Hormonal – based IUD (Mirena and Kyleena):
Progesterone containing IUD’s were invented in Finland in 1991 and have become extremely popular both as a method of contraception and for an effective treatment of heavy menstrual bleeding, separate to contraception. They don’t need changing for five years, are reversible at any time, have a low failure rate (0.2-0.5%) per annum, and again have perfect compliance.
Best of all they uniformly make periods extremely light and are usually much less painful for women who normally experience period pain. Being progesterone based, a small group of women (around 5-10% ask to have them removed if they experience side effects. These can include a change in mood, libido, acne, or irregular annoying spotting. Most women not only find them satisfactory, they continue to have them changed every five years until menopause.
There are two brands of progesterone IUDs: Mirena and the newer Kyleena.
2. Contraceptive implant: (Implanon)
The etonogestrel implant has been available in Australia since the mid-1990s. It is a thin soft cylindrical rod-shaped implant which is inserted under the skin in the inner upper arm. Insertion is easy and when correctly placed you will not notice the device at all. It’s easy to insert and lasts for three years before needing changing, is reversible and has the lowest failure rate of all contraceptives (around 1 in 1000 per annum). This method is also quite effective at relieving pre-menstrual migraine.
A drawback of using contraceptive implants is around 10-20% of women experience a persisting alteration to their menstrual pattern with more days of bleeding per month, or irregular periods. The remaining 80% are unchanged or experience very light periods.
3. Contraceptive injections: (Depo – Provera)
First invented in 1967, this is the oldest long-acting hormone-based contraceptive available. It is a small intramuscular injection administered every three months. It is very effective with a failure rate somewhere between 1 in 500 and 1 in 1000. It is a stronger progesterone than later methods including the various pills, Mirena and Implanon.

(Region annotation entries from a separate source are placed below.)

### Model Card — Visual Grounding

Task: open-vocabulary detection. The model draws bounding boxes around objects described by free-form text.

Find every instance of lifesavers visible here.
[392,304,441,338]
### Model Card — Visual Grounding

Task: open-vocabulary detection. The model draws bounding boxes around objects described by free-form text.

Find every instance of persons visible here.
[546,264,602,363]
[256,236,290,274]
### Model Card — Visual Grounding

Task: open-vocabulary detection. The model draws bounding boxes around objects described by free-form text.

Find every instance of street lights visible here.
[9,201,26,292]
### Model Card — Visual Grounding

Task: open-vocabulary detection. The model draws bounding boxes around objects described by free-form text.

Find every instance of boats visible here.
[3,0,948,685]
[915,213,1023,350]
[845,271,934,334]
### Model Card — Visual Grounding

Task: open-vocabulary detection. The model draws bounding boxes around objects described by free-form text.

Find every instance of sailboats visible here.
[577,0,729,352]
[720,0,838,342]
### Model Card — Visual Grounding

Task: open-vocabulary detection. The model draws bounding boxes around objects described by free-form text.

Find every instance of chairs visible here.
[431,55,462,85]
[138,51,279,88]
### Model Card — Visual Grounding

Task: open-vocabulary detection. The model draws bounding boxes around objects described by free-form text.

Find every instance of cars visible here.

Because of this, progesterone related side effects (think pre-menstrual symptoms) can occur more commonly. Perhaps mostly because of this, it is less popular now than the above-mentioned methods, but still has a role to play in selected patients.
How do I decide which method is right for me?

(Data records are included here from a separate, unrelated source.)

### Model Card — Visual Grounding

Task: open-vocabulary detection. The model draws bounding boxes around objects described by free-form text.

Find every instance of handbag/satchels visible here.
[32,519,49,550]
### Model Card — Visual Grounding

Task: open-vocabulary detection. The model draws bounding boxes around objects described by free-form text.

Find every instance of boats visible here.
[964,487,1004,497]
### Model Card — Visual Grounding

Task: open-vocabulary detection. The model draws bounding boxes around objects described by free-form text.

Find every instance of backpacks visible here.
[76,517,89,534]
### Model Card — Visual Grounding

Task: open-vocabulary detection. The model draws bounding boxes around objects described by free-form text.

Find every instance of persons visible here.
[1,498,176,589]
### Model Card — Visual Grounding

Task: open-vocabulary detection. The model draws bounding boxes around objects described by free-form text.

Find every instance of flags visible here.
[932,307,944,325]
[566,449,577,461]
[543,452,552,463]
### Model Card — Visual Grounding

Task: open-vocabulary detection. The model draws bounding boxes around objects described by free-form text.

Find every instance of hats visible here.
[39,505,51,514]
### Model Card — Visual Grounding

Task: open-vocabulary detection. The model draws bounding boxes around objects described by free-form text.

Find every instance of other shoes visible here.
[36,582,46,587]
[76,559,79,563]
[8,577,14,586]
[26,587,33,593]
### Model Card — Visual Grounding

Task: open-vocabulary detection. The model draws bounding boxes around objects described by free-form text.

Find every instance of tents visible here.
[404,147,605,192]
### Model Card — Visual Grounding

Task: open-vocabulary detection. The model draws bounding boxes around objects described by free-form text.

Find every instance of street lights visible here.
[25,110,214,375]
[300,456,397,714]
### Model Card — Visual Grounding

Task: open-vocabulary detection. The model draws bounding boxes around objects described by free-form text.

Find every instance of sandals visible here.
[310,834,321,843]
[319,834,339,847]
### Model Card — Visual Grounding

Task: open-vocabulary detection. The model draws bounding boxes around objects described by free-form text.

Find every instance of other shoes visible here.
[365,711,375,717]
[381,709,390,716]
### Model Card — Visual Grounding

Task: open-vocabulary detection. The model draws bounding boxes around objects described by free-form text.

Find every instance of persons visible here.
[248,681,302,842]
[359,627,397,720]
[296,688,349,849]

Talk with your GP, who will then discuss your gynaecological history, examine you and discuss which options may suit best. If you are still unsure or your doctor feels you need further assessment, request a referral to see me for an appointment. We will discuss all the options for you to choose from, allowing us to arrange the right contraceptive for you.
Good family planning has made an enormous difference to the quality and options for a woman’s lifestyle in the last 60 years or more. Getting it right for you, is so important and you can find the option that suits you best.